━━━ Segmento di testo

Rapporto idilliaco? Solo a tratti.

Cominciamo dall’inizio della storia tra l’ormai ex coach di Nole e il 24 volte vincitore delle prove del Grande Slam, i quali iniziano il loro sodalizio nel giugno 2019, quando Ivanisevic entra a fare parte dello staff del serbo, dopo aver collaborato come allenatore di Marin Cilic, pochi anni dopo il suo ritiro come giocatore, con Tomas Berdych dal 2016, Milos Raonic dal 2018, tutti con alterne fortune.

Nel marzo del 2022, Ivanisevic veste i panni di coach principale di Djokovic e per il campione serbo si schiude un nuovo periodo di successi, visto che la metà degli Slam vinti, sono stati conquistati sotto la gestione dell’ex campione croato.

Gli anni della premiata ditta Nole & Goran sono costellati da una miriade di successi, ma anche contraddistinti da un rapporto che non sempre, almeno agli occhi dell’opinione pubblica, sembra essere stato tutto rose e fiori.

Alla mente dei più attenti, non saranno certo svanite le immagini degli sfoghi del tennista serbo tra un cambio di campo e l’altro, alcuni di questi piuttosto vistosi, per usare un eufemismo.

Fine della corsa

Non sono stati resi noti i motivi della fine del rapporto tra i due, anche perché la gestione della comunicazione della separazione, è stata affidata al solo Djokovic, ma non è detto che anche il croato voglia mettere nero su bianco e dire anche la sua.

Già, perché le parole che ha usato il serbo sono state selezionate come pietre preziose, che non lasciano spazio a sbagliate interpretazioni, tutte volte a ringraziare quello che definisce un vero amico, un ottimo professionista e una persona con cui ha stabilito un rapporto fantastico anche e soprattutto fuori dal campo.

Certo è che sono venuti alle orecchie di più di un “insider“, momenti difficili durante il torneo di Indian Wells, quando, dopo aver faticato contro Vukic all’esordio, Djokovic ha subito l’inatteso stop contro il nostro Nardi, il tutto dopo aver perso la semifinale con il nostro Jannik Sinner nel primo Slam del 2024.

A Indian Welles sembrerebbe venuto fuori il problema che Ivanisevic avesse chiesto a Djokovic di allenarsi in maniera diversa. Non è dato sapere, per amore di verità, se tali richieste facessero capo a un minore impegno da parte del numero uno al mondo, cosa che parrebbe abbastanza lontana dalla realtà, vista la professionalità del serbo.

Inoltre, questo invece non è un segreto per nessuno, i due avrebbero cominciato ad allontanarsi sensibilmente, quando la scelta della programmazione è diventata un problema insormontabile.

Djokovic avrebbe voluto accentrare la sua preparazione con l’obiettivo di vincere la medaglia d’oro alle Olimpiadi di Parigi, a costo di rinunciare al torneo di Wimbledon, cosa che al suo allenatore non è parsa la migliore delle ipotesi.

━━━━━━
━━━ Dati di ingresso

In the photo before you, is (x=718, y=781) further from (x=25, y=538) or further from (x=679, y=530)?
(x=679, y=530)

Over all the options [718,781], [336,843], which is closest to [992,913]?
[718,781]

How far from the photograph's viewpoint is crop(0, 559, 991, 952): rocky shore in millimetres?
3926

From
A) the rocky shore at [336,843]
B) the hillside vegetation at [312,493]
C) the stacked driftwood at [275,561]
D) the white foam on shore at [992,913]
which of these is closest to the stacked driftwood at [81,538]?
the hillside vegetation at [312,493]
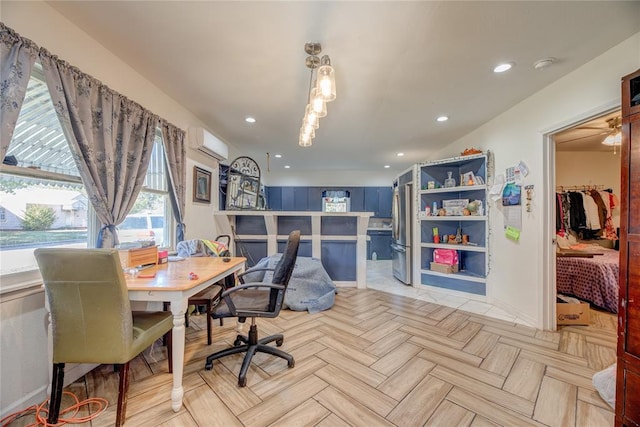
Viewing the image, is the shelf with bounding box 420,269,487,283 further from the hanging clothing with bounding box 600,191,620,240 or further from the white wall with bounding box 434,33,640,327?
the hanging clothing with bounding box 600,191,620,240

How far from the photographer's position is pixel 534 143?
2.52 m

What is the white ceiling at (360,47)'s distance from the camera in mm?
1511

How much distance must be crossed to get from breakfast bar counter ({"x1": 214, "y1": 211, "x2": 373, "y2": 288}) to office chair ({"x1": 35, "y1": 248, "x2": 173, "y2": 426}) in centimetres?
256

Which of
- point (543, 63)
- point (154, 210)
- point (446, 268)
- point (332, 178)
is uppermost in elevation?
point (543, 63)

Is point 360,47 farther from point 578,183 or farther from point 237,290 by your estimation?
point 578,183

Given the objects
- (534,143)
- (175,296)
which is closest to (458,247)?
(534,143)

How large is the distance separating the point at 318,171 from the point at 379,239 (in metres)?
2.64

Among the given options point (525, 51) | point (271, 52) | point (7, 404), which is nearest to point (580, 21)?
point (525, 51)

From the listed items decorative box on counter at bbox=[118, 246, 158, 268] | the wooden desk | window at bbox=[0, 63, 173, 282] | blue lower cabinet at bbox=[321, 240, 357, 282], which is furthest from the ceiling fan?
window at bbox=[0, 63, 173, 282]

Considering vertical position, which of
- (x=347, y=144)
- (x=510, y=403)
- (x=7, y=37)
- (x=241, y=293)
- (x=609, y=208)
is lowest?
(x=510, y=403)

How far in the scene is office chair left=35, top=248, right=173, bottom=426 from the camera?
1.21 metres

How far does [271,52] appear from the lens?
1901 mm

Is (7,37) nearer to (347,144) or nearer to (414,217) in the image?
(347,144)

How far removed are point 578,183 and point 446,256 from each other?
2.73 m
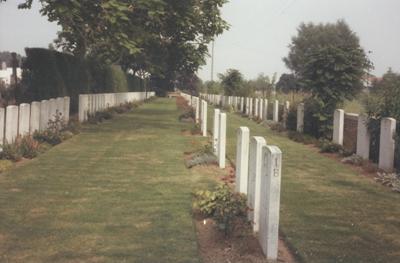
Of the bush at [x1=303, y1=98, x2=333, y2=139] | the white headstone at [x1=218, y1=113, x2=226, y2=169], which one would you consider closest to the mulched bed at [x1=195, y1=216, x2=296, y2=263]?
the white headstone at [x1=218, y1=113, x2=226, y2=169]

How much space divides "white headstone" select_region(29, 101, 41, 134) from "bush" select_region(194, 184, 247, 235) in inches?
320

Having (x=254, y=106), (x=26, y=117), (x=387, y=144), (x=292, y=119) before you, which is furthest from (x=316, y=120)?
(x=254, y=106)

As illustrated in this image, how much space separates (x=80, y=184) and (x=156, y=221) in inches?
110

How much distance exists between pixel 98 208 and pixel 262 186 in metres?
2.69

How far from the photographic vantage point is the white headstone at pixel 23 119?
13875 millimetres

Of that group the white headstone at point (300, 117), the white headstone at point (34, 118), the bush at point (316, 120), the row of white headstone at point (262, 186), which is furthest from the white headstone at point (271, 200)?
the white headstone at point (300, 117)

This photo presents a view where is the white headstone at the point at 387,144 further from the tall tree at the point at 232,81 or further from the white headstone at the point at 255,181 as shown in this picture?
the tall tree at the point at 232,81

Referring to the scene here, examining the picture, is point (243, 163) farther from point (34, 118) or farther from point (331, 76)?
point (331, 76)

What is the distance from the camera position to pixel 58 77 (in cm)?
2073

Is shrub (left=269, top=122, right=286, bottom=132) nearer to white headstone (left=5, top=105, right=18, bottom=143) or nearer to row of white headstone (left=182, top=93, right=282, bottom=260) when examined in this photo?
white headstone (left=5, top=105, right=18, bottom=143)

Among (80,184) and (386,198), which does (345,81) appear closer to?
(386,198)

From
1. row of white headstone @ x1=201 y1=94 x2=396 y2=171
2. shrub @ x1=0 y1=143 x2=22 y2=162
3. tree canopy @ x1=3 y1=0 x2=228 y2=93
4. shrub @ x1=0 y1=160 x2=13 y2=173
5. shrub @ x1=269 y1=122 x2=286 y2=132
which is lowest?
shrub @ x1=0 y1=160 x2=13 y2=173

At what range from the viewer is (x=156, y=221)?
297 inches

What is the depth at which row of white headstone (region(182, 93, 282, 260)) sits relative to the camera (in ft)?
19.5
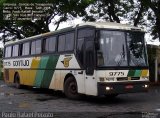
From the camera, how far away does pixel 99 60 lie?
13.9m

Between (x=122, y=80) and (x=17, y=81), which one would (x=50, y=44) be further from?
(x=17, y=81)

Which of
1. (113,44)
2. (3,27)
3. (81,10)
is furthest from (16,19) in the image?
(113,44)

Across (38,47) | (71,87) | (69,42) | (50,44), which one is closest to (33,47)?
(38,47)

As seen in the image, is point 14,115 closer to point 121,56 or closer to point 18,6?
point 121,56

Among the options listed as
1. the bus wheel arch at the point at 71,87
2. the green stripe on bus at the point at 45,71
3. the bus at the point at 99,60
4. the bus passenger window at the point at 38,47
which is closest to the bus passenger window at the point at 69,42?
the bus at the point at 99,60

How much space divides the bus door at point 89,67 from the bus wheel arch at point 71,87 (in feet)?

━━━━━━

■ Compiti
a: Trasforma in una tabella Markdown il tratto dei record che va dalla riga contenente "from (x=316, y=120)?" fino a quella contenente "13875 millimetres", entrambe comprese, tralasciando le righe vuote. Intitola le due colonne "Num", per il numero progressivo, e "Contenuto", per il testo della riga.
b: Scrivi il seguito dell'articolo sulla separazione tra Djokovic e Ivanisevic, ripartendo subito dopo la sua ultima frase.

■ Risposte per compito
a:
| Num | Contenuto |
|---|---|
| 1 | Having (x=254, y=106), (x=26, y=117), (x=387, y=144), (x=292, y=119) before you, which is furthest from (x=316, y=120)? |
| 2 | (x=254, y=106) |
| 3 | As illustrated in this image, how much space separates (x=80, y=184) and (x=156, y=221) in inches? |
| 4 | 110 |
| 5 | How much distance exists between pixel 98 208 and pixel 262 186 in metres? |
| 6 | 2.69 |
| 7 | How far from the photographic vantage point is the white headstone at pixel 23 119? |
| 8 | 13875 millimetres |

b:
Nuovo percorso

Adesso non è chiaro quale sarà la nuova scelta di Djokovic, anche perché nel suo addio a Ivanisevic, il serbo ha paventato l’ipotesi di continuare a lavorare da solo, senza una guida vera e propria.

Per “solo” ci si riferisce sempre alla possibilità di collaborare con il suo staff, ma senza un vero e proprio allenatore, cosa che sembra comunque di piuttosto difficile attuazione.

L’età di Nole, adesso ormai 37enne, è ovviamente il fattore principale di tutta questa vicenda e, in attesa del torneo di Montecarlo, che parte tra una settimana circa, Djokovic ha chiamato i suoi vecchi amici, primo tra tutti  Nenad Zimonjic, con il quale sta mettendo a punto la preparazione al primo importante torneo della stagione sulla terra.

Cosa dovrà portare un eventuale nuovo allenatore

Se Djokovic si affiderà ad un nuovo allenatore, cosa che appare abbastanza scontata, se non subito, quanto meno ai primi segnali di difficoltà, ci saranno da mettere a punto alcuni obiettivi di non facile raggiungimento.

  • La questione mentale Non è un segreto per nessuno che il ruolo di Ivanisevic era anche quello di fare da parafulmine, quando a Djokovic tutte le ciambelle non riuscivano proprio con il buco. Lo stesso Goran ha sempre messo in evidenza questo punto e, anche se potrebbe sembrare una risposta a chi gli chiedeva “ma chi te lo fa fare?“, le reazioni di Ivanisevic agli strali del suo pupillo durante le partite, sono spesso sembrate equilibrate e, quasi sempre, molto efficaci. Sotto questo punto di vista sembra abbastanza palese che girarsi verso il proprio angolo e non trovare nessuno con cui prendersela, sarebbe deleterio per uno come Djokovic, abituato a sfogarsi con qualcuno, piuttosto che con qualcosa.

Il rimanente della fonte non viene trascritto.